The artists aim to enliven the community of Fort Point to document this evolution of the gallery space alongside the collaborating artists through their own medium of choice: photography, writing, drawing, textiles, painting, dance, meditation or any form the viewers see fit. Additionally, the community is encouraged to participate in the process by sharing ideas by means of a suggestion box. It will be present during the length of the exhibit for the community to engage and assist the artists as they respond to the space of the gallery. The landscape of the Fort Point neighborhood has changed often without the input of its people, the artists’ goal is to bring attention to this issue by asking the community to guide them in designing what the landscape of the gallery will look like.
Using what are considered craft mediums, such as crochet, knitting, cut-paper and ceramics, Emily Broderick creates sculptures and installations reminiscent of living organisms and environments wildly distorted in size, shape and color. Emily states, “I think of my work not just as a series of pieces, but a living world of interrelated species and with them, I aim to question our stereotypical notions of what we consider craft vs. art. I am interested – almost obsessively – with repetitive, intricate, tedious detail and I create or cover my works with all-encompassing patterns.” Our culture has classist notions of what is considered high vs. low art but Emily uses the accessibility of crafts - its beauty, tactility, color and decoration - to create work that can allow viewers to approach, be curious about, sometimes even play with and hopefully ask themselves, “what is craft and what is art?”
Kate Holcomb Hale
Kate Holcomb Hale’s work shows how emotions can extend beyond the realm of the internal and can manifest themselves in our physical world. Drawing provides the backbone for Kate’s mixed-media installations; each captures a moment when subjectivity shifts due to loss, trauma or any significant life event.

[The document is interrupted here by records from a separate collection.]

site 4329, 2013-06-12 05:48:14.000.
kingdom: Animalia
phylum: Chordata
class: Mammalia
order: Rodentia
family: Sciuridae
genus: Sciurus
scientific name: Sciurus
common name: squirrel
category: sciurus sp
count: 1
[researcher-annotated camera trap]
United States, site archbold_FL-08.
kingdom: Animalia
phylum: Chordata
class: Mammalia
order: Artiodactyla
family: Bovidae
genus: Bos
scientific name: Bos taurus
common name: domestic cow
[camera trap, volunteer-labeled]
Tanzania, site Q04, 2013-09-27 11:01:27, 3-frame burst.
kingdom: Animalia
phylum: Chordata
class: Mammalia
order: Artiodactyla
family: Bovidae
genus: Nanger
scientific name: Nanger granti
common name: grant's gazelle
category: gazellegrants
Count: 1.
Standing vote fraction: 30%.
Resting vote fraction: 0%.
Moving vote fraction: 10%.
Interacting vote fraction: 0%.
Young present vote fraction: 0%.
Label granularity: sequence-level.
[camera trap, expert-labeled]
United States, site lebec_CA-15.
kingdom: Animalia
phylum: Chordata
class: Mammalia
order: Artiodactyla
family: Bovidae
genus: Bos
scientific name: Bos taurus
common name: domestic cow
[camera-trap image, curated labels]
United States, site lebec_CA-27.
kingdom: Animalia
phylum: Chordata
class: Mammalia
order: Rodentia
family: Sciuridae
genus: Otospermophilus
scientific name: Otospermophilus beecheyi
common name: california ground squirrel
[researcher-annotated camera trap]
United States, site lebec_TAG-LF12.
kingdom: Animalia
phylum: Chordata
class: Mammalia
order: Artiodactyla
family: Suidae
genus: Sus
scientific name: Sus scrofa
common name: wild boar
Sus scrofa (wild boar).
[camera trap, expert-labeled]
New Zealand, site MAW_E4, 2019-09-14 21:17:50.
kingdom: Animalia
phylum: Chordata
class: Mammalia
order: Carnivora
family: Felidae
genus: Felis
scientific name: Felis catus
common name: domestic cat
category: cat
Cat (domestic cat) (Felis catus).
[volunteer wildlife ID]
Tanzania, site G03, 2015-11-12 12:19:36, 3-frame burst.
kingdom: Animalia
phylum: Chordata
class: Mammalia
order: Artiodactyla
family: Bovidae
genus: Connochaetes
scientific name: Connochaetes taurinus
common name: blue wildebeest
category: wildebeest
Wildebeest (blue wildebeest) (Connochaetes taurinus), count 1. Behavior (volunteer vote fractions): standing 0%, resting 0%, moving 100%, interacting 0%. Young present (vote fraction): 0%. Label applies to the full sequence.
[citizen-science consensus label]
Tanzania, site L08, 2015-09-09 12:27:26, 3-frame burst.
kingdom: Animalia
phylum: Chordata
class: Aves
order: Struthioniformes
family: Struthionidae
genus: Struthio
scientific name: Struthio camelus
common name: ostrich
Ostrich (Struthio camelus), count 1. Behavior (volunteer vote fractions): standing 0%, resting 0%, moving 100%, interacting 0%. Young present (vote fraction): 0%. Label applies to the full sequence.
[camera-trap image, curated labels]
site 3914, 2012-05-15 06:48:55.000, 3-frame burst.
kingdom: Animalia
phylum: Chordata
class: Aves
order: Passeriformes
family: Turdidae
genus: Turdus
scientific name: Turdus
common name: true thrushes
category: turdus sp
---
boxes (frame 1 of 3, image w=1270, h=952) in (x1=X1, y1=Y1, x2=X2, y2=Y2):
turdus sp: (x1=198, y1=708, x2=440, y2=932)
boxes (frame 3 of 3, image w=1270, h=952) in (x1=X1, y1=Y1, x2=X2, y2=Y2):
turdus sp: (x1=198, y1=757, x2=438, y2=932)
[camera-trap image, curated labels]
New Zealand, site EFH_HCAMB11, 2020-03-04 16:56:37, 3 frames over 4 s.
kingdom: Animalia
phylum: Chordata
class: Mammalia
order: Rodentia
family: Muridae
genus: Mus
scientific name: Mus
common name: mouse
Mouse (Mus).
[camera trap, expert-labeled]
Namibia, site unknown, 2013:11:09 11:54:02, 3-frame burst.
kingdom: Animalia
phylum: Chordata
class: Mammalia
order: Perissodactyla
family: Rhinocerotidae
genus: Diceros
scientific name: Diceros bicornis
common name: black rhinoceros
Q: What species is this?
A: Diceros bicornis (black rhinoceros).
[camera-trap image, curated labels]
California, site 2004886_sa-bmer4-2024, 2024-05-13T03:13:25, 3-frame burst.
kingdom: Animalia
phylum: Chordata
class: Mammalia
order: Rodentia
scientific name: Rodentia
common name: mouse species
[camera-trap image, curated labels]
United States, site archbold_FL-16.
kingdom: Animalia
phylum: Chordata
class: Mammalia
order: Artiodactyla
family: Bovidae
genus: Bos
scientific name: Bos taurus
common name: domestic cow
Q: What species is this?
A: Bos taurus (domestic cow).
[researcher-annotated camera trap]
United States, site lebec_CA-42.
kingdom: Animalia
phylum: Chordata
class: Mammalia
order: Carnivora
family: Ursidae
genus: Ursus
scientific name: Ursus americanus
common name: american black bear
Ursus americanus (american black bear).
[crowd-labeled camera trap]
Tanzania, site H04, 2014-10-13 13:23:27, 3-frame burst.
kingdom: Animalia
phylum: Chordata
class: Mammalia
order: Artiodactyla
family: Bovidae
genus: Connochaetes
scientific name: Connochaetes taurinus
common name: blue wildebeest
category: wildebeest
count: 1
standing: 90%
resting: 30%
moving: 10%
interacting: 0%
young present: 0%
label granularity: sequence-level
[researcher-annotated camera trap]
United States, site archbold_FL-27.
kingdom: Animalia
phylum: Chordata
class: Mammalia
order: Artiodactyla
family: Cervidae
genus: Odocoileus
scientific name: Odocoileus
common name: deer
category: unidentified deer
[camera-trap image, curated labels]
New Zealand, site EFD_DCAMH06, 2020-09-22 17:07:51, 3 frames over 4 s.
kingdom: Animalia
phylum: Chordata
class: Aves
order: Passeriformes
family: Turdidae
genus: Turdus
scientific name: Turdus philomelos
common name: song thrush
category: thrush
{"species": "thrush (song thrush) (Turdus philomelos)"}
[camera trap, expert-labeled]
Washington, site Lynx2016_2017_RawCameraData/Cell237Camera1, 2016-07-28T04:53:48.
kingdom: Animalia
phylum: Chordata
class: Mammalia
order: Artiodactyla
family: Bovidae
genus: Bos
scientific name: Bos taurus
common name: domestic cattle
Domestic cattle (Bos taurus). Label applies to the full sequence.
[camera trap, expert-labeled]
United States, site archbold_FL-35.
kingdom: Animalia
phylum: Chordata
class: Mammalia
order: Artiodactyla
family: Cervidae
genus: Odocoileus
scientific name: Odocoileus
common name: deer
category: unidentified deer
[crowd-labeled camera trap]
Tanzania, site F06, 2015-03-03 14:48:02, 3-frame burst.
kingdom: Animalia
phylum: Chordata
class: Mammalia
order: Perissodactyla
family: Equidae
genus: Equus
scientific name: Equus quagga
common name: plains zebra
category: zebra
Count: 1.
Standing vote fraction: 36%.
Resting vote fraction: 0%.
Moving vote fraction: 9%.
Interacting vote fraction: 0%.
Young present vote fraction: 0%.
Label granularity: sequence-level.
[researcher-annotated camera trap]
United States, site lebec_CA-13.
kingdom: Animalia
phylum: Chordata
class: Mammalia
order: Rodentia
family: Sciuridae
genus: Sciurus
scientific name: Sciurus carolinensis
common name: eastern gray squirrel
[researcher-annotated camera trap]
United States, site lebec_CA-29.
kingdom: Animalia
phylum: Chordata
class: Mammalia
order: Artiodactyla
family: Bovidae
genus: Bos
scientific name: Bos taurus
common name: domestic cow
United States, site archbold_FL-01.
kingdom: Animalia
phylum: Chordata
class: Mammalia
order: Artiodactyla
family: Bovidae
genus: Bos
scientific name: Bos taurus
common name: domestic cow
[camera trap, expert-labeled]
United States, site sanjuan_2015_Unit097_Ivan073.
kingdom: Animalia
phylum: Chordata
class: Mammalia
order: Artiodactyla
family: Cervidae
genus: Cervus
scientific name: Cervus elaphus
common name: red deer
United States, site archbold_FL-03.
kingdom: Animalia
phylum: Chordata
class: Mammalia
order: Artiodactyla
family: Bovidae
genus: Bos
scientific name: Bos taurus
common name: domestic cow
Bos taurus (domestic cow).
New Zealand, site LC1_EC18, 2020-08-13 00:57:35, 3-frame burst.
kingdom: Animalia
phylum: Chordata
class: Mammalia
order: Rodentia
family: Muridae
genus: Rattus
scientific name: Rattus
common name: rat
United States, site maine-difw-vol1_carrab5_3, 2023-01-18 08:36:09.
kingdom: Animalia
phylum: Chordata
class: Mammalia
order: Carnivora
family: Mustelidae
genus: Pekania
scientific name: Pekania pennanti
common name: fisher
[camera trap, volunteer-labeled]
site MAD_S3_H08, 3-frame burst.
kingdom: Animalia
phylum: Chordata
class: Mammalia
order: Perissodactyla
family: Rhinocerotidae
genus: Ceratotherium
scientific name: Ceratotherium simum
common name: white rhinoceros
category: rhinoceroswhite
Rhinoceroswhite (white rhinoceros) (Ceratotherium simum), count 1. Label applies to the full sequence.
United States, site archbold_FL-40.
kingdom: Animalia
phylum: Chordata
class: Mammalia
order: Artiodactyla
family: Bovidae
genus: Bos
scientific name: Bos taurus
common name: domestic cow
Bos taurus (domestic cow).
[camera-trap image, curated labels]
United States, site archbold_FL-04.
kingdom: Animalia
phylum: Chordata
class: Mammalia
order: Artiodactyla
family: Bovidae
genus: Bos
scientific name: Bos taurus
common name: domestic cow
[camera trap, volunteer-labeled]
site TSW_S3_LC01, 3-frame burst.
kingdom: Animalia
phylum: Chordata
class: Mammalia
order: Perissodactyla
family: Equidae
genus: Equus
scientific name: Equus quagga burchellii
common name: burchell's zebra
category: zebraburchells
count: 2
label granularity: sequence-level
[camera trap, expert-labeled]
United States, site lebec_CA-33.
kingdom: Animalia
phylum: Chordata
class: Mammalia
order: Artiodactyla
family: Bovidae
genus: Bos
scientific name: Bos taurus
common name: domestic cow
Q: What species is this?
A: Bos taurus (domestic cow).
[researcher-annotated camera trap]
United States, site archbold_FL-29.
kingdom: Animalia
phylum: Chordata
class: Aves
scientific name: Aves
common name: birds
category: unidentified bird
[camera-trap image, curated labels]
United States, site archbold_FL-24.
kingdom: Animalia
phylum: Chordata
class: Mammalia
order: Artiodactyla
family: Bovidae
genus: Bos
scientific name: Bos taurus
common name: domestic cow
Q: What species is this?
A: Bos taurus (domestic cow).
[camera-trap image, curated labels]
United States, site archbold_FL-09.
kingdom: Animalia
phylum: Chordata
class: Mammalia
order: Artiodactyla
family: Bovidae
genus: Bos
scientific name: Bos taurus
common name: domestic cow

Is the fluid draining?, I very totally had dreams last night, and And neither are we reference psychological fractures that compile throughout a lifetime shaping one’s identity. The installations themselves appear “in-process” or “unfinished” which is apropos as they are continually acclimating to new conditions presented at each site of installation. Kate’s work subverts traditional boundaries of drawing and painting merging paper, paint and charcoal with architecture. She creates a tangible form for an intangible, constantly fluctuating, interior space.
About the FPAC Assemblage
FPAC Assemblage facilitates conversation and engagement with contemporary art and culture by offering a robust program of multidisciplinary exhibitions, talks, performances, and screenings. FPAC Assemblage is one of the Ch.91 regulated publicly accessible spaces on the Boston waterfront. This 1,200 square foot space along the Harborwalk is located on Sleeper Street off Seaport Boulevard.
About the Fort Point Arts Community
The Fort Point Arts Community Inc. of South Boston (FPAC), is a non-profit community organization founded in 1980. FPAC’s mission is to promote the work of its member artists to a broad and diverse audience; to preserve the artists community in the Fort Point Channel area; to ensure the continuance of permanent, affordable studio space; to build community; and to increase the visibility of the arts in Fort Point. Fort Point is one of New England’s largest artist communities, home to over 300 artists who produce work in a wide array of media.